The alternative to the mainframe of twenty five years ago was the minicomputer, most of which did not run Unix. The departure from the mainframe storage model goes back much further to the founding of the minicomputer industry c. 1960 from which Unix was later born.

Mainframe storage (parallel storage channels and processors) was originally designed simply to offload the device management from the central processor, which was too expensive for such work. Also, CKD was a System/360 era invention of c. 1965, no one had yet thought of virtualization or clustering.

Minicomputers, with their much cheaper central processors, could get by managing their own IO and saving the price of specialized PIO devices.
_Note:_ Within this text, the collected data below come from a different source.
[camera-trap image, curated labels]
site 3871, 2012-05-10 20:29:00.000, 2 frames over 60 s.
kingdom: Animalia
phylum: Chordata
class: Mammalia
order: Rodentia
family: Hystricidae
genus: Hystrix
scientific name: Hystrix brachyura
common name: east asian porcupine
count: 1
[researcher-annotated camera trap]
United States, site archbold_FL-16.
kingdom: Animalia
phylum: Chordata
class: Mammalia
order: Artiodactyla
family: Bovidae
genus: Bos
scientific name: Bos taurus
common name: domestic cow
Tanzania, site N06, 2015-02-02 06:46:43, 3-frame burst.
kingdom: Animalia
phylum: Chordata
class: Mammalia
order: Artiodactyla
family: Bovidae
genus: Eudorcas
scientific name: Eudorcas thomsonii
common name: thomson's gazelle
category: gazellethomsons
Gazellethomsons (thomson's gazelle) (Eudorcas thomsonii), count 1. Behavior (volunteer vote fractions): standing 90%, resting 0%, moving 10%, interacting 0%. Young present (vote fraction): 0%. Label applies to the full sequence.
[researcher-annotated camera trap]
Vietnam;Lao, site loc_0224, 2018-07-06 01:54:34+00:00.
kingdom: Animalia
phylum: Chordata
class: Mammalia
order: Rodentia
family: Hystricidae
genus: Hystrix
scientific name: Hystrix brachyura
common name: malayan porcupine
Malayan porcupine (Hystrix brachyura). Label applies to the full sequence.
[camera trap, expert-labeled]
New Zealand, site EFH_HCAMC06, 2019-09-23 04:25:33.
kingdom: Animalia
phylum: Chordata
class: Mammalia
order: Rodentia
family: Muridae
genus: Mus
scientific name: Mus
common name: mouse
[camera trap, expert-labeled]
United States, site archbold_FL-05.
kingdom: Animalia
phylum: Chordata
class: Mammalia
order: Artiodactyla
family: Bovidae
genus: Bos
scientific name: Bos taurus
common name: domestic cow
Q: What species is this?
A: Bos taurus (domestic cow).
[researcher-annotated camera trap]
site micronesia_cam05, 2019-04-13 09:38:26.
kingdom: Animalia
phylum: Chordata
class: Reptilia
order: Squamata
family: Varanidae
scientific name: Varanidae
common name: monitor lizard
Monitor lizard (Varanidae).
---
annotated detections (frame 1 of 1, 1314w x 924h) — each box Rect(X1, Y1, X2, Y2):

A nice synergy that survived from the beginning until the 1980s when outboard disk channels and microprocessor based disk controller boards emerged for minicomputers.

The development of the micro based controller boards led to the adoption of SCSI, which brought the invention of today’s storage arrays.

[...] Yoshida recently blogged on the latest AMS SPC-1 results and the numbers are as you can expect -impressive. There is often heated debate over the [...]

Hu Yoshida on 27 Mar 2009 at 10:24 pm

Charlie, thanks for the information. Do you have more that you can share with us about the history of storage? Are there any reference materials that you can point us to? While there is a lot about recording technologies, there doesn’t seem to be much written about storage systems.

Charlie on 01 Apr 2009 at 8:06 am

Hu,

I agree, a history of storage is needed while the inventing generation is still with us. I joined DEC out of school in 1983 so what I know from then on is experience. Prior there are some good books, though company specific and not entirely about storage.

The information about the cleavage between minicomputers using DMA and interrupts vs. mainframes using channels and outboard controllers is documented in a DEC book, long out of print, called “Computer Engineering: A DEC View of Hardware Design.” Gordon Bell, one of the authors, has preserved it on line at Microsoft where he now works. The specific reference can be found at

http://research.microsoft.com/en-us/um/people/gbell/computer_engineering/00000151.htm

I went back and re-read it to write this message. The idea is somewhat older than I had thought! The CPU based IO handling goes back to the MIT TX-2 in c. 1957 which influenced the DEC PDP-1.